A Blueprint for Trustworthy Code Annotation at Scale: An LLM-Powered Pipeline for Industrial Software Analytics
In modern software ecosystems like Kotlin/Android, data-driven quality assurance is often stalled by a critical bottleneck: the scarcity of high-quality, expertly labeled datasets. Manual annotation is economically unviable and non-scalable. This presentation introduces a validated, production-grade blueprint for automating code annotation, transforming noisy commit histories into high-confidence data for software analytics.
We present a practical two-stage pipeline acting as a “classifier-as-a-service.” First, we employ MSR-driven mining to filter candidate pools from over 75,000 industrial commits. Second, we utilize an Ensemble of Large Language Models (each exceeding 20 billion parameters) acting as a virtual expert panel.

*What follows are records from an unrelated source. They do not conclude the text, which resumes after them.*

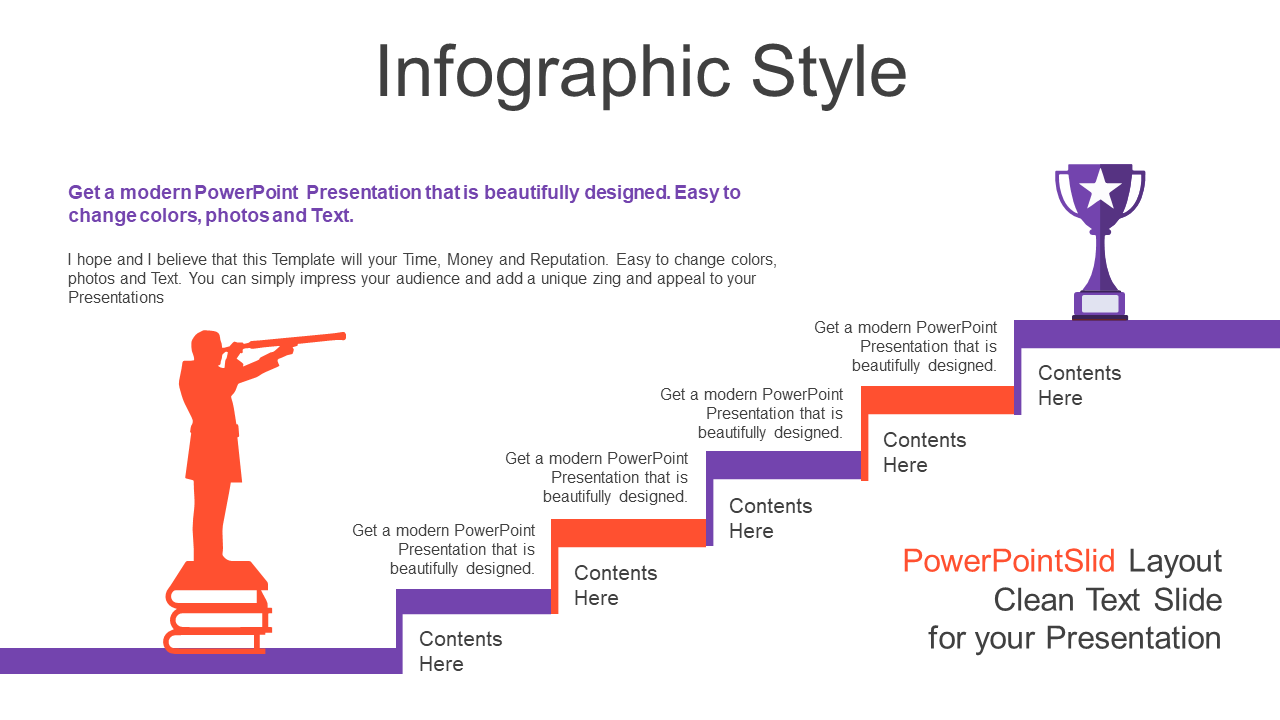 Infographic Style

Get a modern PowerPoint Presentation that is beautifully designed. Easy to change colors, photos and Text.

I hope and I believe that this Template will your Time, Money and Reputation. Easy to change colors, photos and Text. You can simply impress your audience and add a unique zing and appeal to your Presentations

Get a modern PowerPoint Presentation that is beautifully designed.

Contents Here

Get a modern PowerPoint Presentation that is beautifully designed.

Contents Here

Get a modern PowerPoint Presentation that is beautifully designed.

Contents Here

Get a modern PowerPoint Presentation that is beautifully designed.

Contents Here

Contents Here

PowerPointSlid Layout Clean Text Slide for your Presentation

By leveraging Chain-of-Thought prompting and enforcing consensus logic, our approach mitigates individual model hallucinations and biases.
Key contributions include:
-
Empirical Reliability: Validation demonstrating 86.84% unanimous agreement between our LLM consensus and senior human experts.
-
Actionable Guidelines: Identification of a 20B-parameter performance threshold necessary for nuanced code analysis.
-
Reusable Methodology: A strategic engineering asset that organizations can adapt to build their own scalable software analytics capabilities.
This session provides MSR attendees with a reliable path to overcome the data bottleneck, moving beyond theoretical discussions to deliver a deployable solution for industrial challenges.